> _Aim_: The required output is the exact sequence of lines from the line holding "Is point 97,140" to the end of the records, inclusive.

┏━━

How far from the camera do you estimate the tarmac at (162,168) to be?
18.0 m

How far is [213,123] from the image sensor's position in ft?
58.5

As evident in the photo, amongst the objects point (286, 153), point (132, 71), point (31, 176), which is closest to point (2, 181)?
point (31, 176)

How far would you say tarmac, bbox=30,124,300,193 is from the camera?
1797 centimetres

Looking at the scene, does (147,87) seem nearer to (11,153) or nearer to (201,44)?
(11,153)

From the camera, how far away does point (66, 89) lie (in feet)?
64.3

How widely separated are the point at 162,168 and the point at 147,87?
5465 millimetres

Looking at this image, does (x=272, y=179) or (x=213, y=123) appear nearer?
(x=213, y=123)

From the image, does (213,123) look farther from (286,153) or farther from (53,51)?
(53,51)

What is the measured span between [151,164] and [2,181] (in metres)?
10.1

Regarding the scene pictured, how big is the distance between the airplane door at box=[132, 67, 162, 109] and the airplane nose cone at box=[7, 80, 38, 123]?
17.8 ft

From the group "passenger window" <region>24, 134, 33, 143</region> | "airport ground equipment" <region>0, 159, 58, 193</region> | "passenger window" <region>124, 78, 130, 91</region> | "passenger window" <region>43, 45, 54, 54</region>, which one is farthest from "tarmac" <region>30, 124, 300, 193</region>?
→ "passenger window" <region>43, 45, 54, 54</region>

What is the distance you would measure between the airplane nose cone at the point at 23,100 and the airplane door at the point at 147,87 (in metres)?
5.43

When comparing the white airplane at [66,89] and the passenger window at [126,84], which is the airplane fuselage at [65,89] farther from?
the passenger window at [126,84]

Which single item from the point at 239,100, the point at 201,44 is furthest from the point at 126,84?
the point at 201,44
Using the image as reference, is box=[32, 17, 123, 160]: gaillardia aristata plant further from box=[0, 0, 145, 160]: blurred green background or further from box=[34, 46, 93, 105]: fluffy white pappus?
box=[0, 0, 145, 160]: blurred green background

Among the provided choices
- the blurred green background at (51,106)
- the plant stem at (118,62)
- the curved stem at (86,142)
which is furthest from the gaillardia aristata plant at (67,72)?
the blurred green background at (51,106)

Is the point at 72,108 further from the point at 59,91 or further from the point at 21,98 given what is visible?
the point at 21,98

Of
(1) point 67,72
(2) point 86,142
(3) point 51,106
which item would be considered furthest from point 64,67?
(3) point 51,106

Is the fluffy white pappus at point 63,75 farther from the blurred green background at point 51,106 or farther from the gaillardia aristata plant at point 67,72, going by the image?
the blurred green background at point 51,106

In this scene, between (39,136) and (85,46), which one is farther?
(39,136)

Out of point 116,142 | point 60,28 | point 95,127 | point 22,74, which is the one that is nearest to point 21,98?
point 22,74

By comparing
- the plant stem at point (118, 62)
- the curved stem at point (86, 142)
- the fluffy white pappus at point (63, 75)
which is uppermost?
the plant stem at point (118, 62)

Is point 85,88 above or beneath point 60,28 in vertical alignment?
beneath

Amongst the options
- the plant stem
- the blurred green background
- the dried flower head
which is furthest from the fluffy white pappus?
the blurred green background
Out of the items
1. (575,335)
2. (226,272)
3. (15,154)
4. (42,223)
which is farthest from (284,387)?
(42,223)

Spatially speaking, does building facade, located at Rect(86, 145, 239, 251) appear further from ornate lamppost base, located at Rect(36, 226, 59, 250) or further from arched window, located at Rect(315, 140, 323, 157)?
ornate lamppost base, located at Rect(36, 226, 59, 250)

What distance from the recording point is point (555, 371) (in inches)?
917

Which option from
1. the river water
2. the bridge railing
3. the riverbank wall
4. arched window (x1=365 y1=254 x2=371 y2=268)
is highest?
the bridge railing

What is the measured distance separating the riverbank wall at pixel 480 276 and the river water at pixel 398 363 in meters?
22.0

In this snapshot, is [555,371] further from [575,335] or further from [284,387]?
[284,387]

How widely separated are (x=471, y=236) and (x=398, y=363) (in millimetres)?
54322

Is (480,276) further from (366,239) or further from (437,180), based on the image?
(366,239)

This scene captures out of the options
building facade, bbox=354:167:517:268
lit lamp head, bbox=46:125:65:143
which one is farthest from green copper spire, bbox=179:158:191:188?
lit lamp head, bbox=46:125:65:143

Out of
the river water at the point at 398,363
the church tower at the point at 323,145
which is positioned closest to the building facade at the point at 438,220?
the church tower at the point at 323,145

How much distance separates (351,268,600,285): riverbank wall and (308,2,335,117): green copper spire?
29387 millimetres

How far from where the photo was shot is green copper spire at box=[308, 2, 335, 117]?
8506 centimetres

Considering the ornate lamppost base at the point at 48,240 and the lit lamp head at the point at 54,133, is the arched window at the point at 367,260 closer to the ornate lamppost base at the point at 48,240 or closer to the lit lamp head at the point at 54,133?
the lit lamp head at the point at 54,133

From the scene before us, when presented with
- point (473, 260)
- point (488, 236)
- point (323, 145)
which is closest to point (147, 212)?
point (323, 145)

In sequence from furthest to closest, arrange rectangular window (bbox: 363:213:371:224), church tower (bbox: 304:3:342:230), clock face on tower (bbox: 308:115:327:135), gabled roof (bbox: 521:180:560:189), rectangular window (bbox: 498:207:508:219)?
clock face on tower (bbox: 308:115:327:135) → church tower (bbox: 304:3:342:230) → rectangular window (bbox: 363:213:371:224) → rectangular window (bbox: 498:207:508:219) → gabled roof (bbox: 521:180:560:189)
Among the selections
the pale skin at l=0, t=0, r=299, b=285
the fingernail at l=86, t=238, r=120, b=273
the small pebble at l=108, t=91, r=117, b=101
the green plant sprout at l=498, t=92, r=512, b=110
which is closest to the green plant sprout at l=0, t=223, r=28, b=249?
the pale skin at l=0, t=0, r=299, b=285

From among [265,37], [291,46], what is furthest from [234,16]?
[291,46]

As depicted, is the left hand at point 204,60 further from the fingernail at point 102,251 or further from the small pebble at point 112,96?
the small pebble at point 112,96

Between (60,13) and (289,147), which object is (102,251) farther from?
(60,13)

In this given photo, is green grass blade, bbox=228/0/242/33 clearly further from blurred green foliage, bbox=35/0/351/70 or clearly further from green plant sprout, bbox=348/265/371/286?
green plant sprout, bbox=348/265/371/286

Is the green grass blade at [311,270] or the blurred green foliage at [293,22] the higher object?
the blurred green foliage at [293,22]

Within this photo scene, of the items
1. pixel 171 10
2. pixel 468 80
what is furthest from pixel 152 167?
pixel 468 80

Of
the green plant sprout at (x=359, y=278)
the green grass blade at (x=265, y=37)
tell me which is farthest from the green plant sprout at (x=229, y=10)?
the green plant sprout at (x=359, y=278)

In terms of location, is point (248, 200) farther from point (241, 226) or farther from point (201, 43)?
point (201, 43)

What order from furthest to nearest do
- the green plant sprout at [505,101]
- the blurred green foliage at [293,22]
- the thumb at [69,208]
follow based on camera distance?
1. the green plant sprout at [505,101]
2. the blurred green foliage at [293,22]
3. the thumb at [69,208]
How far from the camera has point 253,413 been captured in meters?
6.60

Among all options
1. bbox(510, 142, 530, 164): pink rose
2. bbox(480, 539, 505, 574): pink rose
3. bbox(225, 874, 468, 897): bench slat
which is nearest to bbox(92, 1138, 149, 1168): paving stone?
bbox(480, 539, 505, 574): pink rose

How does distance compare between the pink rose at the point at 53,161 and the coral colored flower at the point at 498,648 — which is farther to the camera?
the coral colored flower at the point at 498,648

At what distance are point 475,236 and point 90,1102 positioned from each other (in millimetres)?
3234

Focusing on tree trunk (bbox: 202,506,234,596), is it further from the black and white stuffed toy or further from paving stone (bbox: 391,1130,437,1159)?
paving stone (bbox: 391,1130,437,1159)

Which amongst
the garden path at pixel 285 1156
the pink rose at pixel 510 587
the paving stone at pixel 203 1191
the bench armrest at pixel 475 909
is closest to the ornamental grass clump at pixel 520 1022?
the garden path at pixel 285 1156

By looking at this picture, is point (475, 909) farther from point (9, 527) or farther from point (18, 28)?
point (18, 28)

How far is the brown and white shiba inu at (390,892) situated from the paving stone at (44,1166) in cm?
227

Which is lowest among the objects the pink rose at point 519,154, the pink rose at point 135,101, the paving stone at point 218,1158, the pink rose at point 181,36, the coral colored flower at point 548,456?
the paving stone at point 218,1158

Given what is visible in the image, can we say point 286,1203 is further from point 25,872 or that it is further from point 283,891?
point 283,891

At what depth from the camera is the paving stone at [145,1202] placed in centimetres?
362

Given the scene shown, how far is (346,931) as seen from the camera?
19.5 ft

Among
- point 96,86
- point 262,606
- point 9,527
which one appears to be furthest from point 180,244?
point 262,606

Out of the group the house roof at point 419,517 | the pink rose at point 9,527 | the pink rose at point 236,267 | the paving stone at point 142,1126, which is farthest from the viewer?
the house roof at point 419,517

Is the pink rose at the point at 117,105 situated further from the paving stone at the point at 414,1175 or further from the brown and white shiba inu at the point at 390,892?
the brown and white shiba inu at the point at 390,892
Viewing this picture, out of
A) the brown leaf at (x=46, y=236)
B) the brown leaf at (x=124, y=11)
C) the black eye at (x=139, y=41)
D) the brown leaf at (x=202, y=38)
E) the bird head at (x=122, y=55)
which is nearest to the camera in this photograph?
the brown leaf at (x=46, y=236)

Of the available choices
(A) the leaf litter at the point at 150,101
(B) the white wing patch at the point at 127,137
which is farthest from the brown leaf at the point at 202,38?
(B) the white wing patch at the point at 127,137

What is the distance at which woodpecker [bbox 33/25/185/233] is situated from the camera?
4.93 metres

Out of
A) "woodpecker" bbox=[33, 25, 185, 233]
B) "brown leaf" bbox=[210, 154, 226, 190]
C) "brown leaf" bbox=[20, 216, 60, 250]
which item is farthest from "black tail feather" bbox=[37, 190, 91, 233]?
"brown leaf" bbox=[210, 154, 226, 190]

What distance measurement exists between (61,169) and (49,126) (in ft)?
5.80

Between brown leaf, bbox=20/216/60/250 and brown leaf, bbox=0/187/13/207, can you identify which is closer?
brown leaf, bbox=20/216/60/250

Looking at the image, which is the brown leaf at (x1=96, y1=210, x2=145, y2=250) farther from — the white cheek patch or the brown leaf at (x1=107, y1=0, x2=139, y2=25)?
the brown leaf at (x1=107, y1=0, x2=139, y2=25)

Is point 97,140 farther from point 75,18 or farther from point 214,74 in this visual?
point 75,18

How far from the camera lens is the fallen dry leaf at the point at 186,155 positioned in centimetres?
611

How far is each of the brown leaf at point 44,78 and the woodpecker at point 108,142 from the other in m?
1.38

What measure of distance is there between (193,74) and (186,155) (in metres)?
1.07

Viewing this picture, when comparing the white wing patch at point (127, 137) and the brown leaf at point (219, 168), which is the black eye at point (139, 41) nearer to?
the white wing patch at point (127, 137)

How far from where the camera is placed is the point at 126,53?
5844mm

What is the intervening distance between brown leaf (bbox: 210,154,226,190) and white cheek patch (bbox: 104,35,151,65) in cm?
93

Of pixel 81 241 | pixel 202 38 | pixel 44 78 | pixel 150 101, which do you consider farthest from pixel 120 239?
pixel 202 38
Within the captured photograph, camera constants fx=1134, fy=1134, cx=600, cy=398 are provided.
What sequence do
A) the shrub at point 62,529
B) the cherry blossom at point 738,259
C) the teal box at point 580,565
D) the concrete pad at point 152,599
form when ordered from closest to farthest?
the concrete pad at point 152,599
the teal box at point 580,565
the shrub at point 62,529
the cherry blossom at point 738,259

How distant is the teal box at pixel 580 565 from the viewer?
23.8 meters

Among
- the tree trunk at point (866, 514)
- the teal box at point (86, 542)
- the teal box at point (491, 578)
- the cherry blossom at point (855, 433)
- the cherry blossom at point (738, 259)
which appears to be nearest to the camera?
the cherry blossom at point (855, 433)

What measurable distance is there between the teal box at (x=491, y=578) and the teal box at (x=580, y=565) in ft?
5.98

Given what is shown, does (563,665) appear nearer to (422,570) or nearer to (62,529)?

┗━━

> _Result for this task_:
Is point 97,140 farther from point 75,18 or farther from point 214,74 in this visual?
point 75,18

How far from the camera lens is the fallen dry leaf at the point at 186,155 positioned in centimetres?
611

How far is each of the brown leaf at point 44,78 and the woodpecker at point 108,142 from the other in m?
1.38

What measure of distance is there between (193,74) and (186,155) (in metres)?
1.07

Viewing this picture, when comparing the white wing patch at point (127, 137) and the brown leaf at point (219, 168), which is the black eye at point (139, 41) nearer to?
the white wing patch at point (127, 137)

How far from where the camera is placed is the point at 126,53?
5844mm

What is the intervening distance between brown leaf (bbox: 210,154,226,190) and white cheek patch (bbox: 104,35,151,65) in cm?
93

Of pixel 81 241 | pixel 202 38 | pixel 44 78 | pixel 150 101, which do you consider farthest from pixel 120 239?
pixel 202 38
Within the captured photograph, camera constants fx=1134, fy=1134, cx=600, cy=398 are provided.
What sequence do
A) the shrub at point 62,529
B) the cherry blossom at point 738,259
C) the teal box at point 580,565
D) the concrete pad at point 152,599
form when ordered from closest to farthest?
the concrete pad at point 152,599
the teal box at point 580,565
the shrub at point 62,529
the cherry blossom at point 738,259

How distant is the teal box at pixel 580 565 from the viewer?
23.8 meters

Among
- the tree trunk at point (866, 514)
- the teal box at point (86, 542)
- the teal box at point (491, 578)
- the cherry blossom at point (855, 433)
- the cherry blossom at point (738, 259)
which appears to be nearest to the camera?
the cherry blossom at point (855, 433)

What measurable distance is there between the teal box at (x=491, y=578) and the teal box at (x=580, y=565) in ft?
5.98

Given what is shown, does (563,665) appear nearer to (422,570) or nearer to (62,529)?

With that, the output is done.